Think of the Earth
- Author: Bertram Brooker
- Language: English
- Genre: Fiction
- Publisher: Nelson & Sons
- Publication date: 1936
- Publication place: Canada
- Pages: 288

= Think of the Earth =

1936 novel by Bertram Brooker

Think of the Earth is a 1936 novel by the Canadian novelist Bertram Brooker. The book won the first Governor General's Award for fiction in 1936.

==Synopsis==
An expatriate Englishman has a weekend of self-discovery in Manitoba: he falls in love, and realizes that he must become less introspective. The protagonist, Geoff Tavistock, visits a small town in rural Manitoba in 1907. Tavistock believes he is on a divinely inspired mission - to reconcile man with God once and for all.

==Reception==
Sales of the initial publication in 1936 were slow and Brooker acknowledged that by the time his book was awarded the Governor General's Award, only eight copies had been sold.

Think of the Earth has been portrayed as an example of ressentiment, a retelling of Crime and Punishment set as a historical novel of the Canadian Prairies in which a Nietzschean superman dreams of bringing his transvalued sense of justice to a primitive rural society.

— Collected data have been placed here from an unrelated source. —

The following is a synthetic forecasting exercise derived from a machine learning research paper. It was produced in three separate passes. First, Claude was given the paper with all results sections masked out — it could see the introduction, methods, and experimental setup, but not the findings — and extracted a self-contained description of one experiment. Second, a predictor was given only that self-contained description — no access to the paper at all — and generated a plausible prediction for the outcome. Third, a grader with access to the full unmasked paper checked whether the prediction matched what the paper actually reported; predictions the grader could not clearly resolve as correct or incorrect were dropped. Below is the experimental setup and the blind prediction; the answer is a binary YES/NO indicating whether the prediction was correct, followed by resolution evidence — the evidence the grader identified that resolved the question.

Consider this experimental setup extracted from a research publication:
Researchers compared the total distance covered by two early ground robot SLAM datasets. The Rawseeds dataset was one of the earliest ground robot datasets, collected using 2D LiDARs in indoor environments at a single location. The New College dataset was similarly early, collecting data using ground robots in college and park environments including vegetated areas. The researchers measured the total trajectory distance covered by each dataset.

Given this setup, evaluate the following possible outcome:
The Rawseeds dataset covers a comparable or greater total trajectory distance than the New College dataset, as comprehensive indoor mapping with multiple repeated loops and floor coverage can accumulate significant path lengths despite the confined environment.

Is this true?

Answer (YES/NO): YES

Literary critic John Moss characterized the book as being about a visionary experience but the book was not a visionary experience in itself. Moss called the prose awkward and the mood sombre. The protagonist Tavistock is portrayed as an eccentric without any trace of irony, an improbable messiah. Brooker's primary role as an abstract artist did not translate well to the medium of writing.